There are days in the past and days in the future, but there’s only one day at a time. This edition of Charlottesville Community Engagement is specifically tied to December 22, 2021, a particular 24-hour period filled with equal parts anticipation, dread, potential, and other pensive emotions as the holiday of Christmas approaches. Stay safe!
In today’s edition:
Governor-elect Youngkin appoints a veteran banker to serve as his finance secretary
A trade publication names Virginia as having the best business climate in the nation
A bridge in western Albemarle is shut down before repairs begin
A study is underway on where to locate a train station in the New River Valley
Charlottesville City Council holds first reading on the use of a $5.5 million surplus, defers action on Lewis, Clark and Sacagewea statue and a rezoning on Nassau Street
Today’s first Patreon-fueled shout-out:
Code for Charlottesville is seeking volunteers with tech, data, design, and research skills to work on community service projects. Founded in September 2019, Code for Charlottesville has worked on projects with the Legal Aid Justice Center, the Charlottesville Fire Department, and the Charlottesville Office of Human Rights. Visit codeforcville.org to learn about those projects.

Entries provided
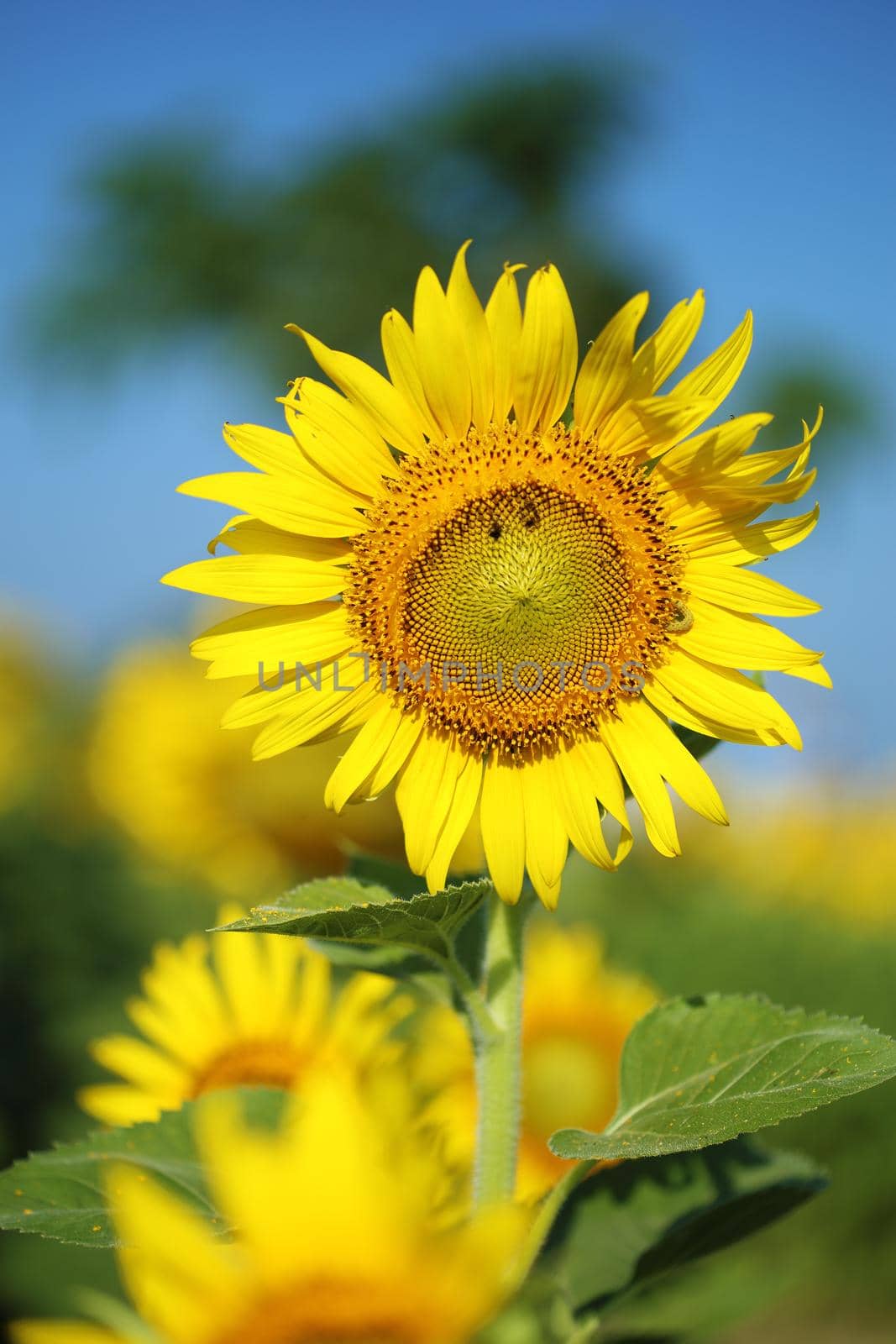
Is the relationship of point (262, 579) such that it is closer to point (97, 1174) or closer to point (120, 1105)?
point (97, 1174)

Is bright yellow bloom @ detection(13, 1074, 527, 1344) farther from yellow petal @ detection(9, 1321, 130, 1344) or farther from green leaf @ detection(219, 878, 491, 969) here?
green leaf @ detection(219, 878, 491, 969)

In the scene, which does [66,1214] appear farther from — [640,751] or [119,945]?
[119,945]

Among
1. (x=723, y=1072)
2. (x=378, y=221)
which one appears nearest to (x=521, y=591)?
(x=723, y=1072)

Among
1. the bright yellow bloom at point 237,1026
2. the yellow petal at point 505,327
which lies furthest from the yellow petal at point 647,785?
the bright yellow bloom at point 237,1026

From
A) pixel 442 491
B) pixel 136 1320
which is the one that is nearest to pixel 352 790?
pixel 442 491

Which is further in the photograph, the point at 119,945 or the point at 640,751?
the point at 119,945

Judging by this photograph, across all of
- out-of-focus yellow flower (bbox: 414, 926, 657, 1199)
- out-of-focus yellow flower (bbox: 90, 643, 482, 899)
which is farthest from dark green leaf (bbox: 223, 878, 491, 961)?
out-of-focus yellow flower (bbox: 90, 643, 482, 899)
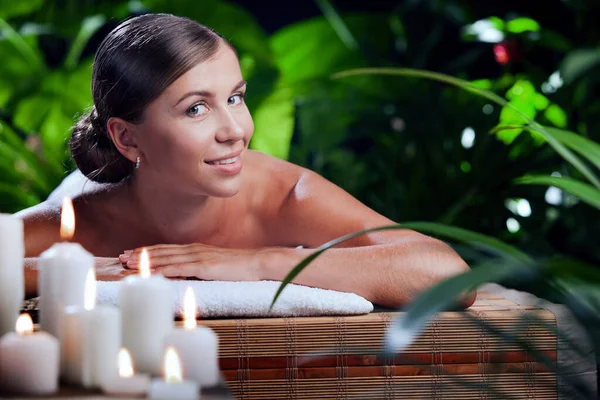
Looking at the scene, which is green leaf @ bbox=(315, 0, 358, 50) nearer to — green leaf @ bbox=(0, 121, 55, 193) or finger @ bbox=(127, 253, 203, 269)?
green leaf @ bbox=(0, 121, 55, 193)

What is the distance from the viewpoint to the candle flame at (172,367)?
750 millimetres

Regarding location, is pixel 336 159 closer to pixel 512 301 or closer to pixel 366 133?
pixel 366 133

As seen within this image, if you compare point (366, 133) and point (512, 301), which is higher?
point (366, 133)

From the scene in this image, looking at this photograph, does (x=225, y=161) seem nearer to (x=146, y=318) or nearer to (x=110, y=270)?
(x=110, y=270)

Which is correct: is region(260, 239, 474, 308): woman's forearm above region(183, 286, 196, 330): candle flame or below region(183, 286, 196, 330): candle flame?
above

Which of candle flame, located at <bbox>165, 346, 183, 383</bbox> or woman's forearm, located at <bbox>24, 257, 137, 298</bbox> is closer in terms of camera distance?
candle flame, located at <bbox>165, 346, 183, 383</bbox>

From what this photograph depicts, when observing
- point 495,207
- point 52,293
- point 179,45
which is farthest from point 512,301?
point 495,207

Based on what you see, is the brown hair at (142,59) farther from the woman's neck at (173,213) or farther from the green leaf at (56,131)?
the green leaf at (56,131)

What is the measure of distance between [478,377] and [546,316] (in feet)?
0.44

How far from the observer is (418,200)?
2.81 metres

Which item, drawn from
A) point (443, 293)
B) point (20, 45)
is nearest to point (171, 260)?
point (443, 293)

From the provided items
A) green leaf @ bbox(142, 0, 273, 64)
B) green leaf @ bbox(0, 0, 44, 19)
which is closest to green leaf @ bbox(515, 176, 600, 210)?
green leaf @ bbox(142, 0, 273, 64)

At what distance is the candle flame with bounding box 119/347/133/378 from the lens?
80cm

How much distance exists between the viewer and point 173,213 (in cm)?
162
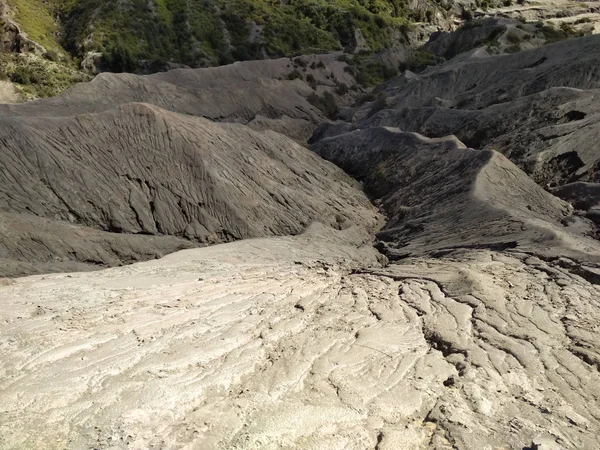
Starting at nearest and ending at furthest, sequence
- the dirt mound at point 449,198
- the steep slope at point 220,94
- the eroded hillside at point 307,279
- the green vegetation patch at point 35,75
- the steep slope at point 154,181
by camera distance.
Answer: the eroded hillside at point 307,279
the dirt mound at point 449,198
the steep slope at point 154,181
the steep slope at point 220,94
the green vegetation patch at point 35,75

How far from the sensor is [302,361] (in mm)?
6859

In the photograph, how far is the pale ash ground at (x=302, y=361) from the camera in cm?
546

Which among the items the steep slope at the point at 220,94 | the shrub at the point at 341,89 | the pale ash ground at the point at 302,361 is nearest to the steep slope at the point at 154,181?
the pale ash ground at the point at 302,361

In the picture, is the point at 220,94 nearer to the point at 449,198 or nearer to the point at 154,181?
the point at 154,181

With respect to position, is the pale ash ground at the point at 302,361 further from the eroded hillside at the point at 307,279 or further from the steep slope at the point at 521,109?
the steep slope at the point at 521,109

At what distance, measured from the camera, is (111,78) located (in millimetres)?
28594

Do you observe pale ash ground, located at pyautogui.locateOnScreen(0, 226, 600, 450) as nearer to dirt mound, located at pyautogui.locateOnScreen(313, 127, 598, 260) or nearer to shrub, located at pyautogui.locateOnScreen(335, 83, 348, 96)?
dirt mound, located at pyautogui.locateOnScreen(313, 127, 598, 260)

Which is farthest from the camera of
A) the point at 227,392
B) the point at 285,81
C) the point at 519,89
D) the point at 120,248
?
the point at 285,81

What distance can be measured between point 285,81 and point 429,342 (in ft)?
A: 97.0

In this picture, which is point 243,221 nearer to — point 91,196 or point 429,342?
point 91,196

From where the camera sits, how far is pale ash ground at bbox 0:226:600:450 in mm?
5465

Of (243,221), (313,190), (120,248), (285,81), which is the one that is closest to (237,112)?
(285,81)

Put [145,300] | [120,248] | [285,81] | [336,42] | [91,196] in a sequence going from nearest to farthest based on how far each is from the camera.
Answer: [145,300] → [120,248] → [91,196] → [285,81] → [336,42]

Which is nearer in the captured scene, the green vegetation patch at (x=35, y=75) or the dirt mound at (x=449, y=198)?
the dirt mound at (x=449, y=198)
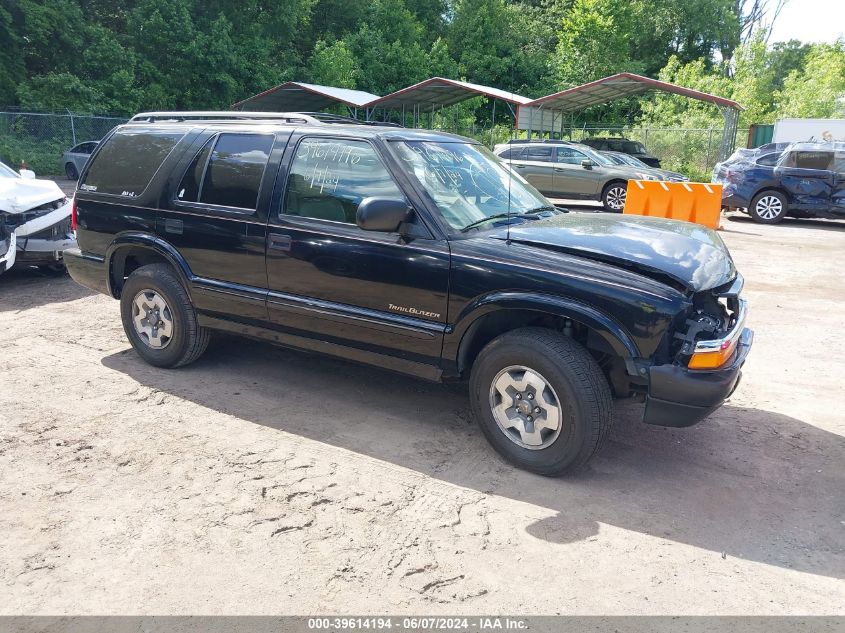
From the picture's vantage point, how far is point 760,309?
24.5ft

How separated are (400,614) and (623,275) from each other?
1972 mm

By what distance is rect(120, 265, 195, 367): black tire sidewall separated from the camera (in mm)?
5113

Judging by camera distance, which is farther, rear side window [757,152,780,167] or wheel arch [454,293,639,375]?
rear side window [757,152,780,167]

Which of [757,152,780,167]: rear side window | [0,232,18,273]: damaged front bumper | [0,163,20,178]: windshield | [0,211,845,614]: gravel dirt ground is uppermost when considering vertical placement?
[757,152,780,167]: rear side window

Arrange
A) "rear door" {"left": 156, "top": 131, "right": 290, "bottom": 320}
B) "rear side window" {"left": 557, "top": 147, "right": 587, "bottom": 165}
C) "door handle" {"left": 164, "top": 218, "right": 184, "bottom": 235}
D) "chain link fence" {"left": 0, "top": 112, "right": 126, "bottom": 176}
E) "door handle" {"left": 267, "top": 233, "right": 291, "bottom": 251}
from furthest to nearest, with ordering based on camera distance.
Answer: "chain link fence" {"left": 0, "top": 112, "right": 126, "bottom": 176}, "rear side window" {"left": 557, "top": 147, "right": 587, "bottom": 165}, "door handle" {"left": 164, "top": 218, "right": 184, "bottom": 235}, "rear door" {"left": 156, "top": 131, "right": 290, "bottom": 320}, "door handle" {"left": 267, "top": 233, "right": 291, "bottom": 251}

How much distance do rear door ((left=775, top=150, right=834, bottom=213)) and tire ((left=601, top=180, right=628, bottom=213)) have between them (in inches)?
127

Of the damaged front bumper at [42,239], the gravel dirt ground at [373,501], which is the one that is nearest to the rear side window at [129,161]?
the gravel dirt ground at [373,501]

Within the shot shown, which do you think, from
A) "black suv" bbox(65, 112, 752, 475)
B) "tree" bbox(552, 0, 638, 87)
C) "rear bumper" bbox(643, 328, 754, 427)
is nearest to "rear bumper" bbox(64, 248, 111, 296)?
"black suv" bbox(65, 112, 752, 475)

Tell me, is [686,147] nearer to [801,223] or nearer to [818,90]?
[801,223]

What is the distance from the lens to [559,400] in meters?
3.64

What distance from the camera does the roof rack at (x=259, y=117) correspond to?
189 inches

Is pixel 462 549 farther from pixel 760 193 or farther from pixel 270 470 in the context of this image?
pixel 760 193

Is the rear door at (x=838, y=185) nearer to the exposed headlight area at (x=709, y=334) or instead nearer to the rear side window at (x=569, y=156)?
the rear side window at (x=569, y=156)

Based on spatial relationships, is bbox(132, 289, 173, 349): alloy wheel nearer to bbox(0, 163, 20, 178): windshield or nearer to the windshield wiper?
the windshield wiper
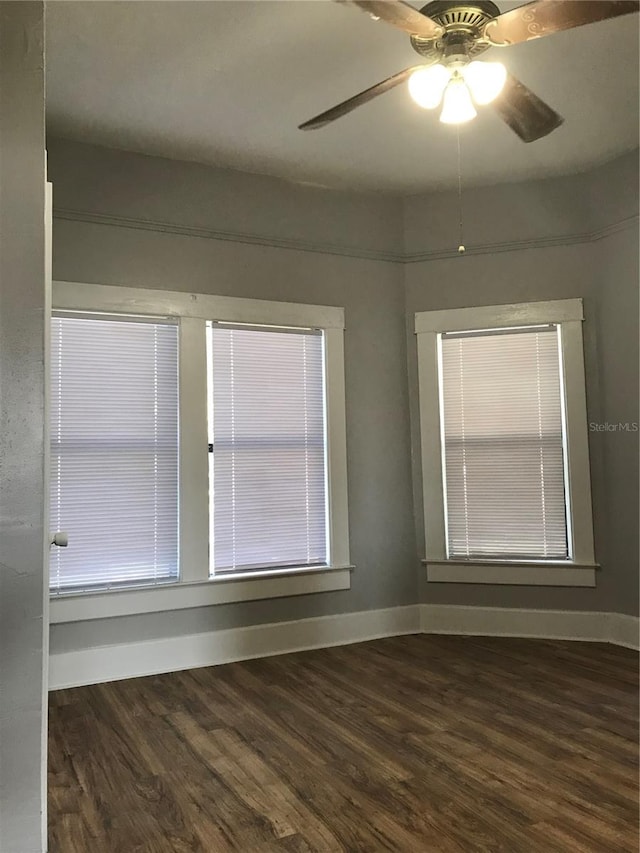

Assigned task 1
In the newsletter, write out the text between "There are days" and "approaches. Stay safe!", inclusive, replacing "Christmas" with "New Year's Day".
Assigned task 2
According to the newsletter, when was Code for Charlottesville founded?
Assigned task 3
Translate this sentence from the newsletter into Spanish: "There are days in the past and days in the future, but there’s only one day at a time."

Response box 1
There are days in the past and days in the future, but there’s only one day at a time. This edition of Charlottesville Community Engagement is specifically tied to December 22, 2021, a particular 24-hour period filled with equal parts anticipation, dread, potential, and other pensive emotions as the holiday of New Year's Day approaches. Stay safe!

Response box 2
September 2019

Response box 3
Hay días en el pasado y días en el futuro, pero solo hay un día a la vez.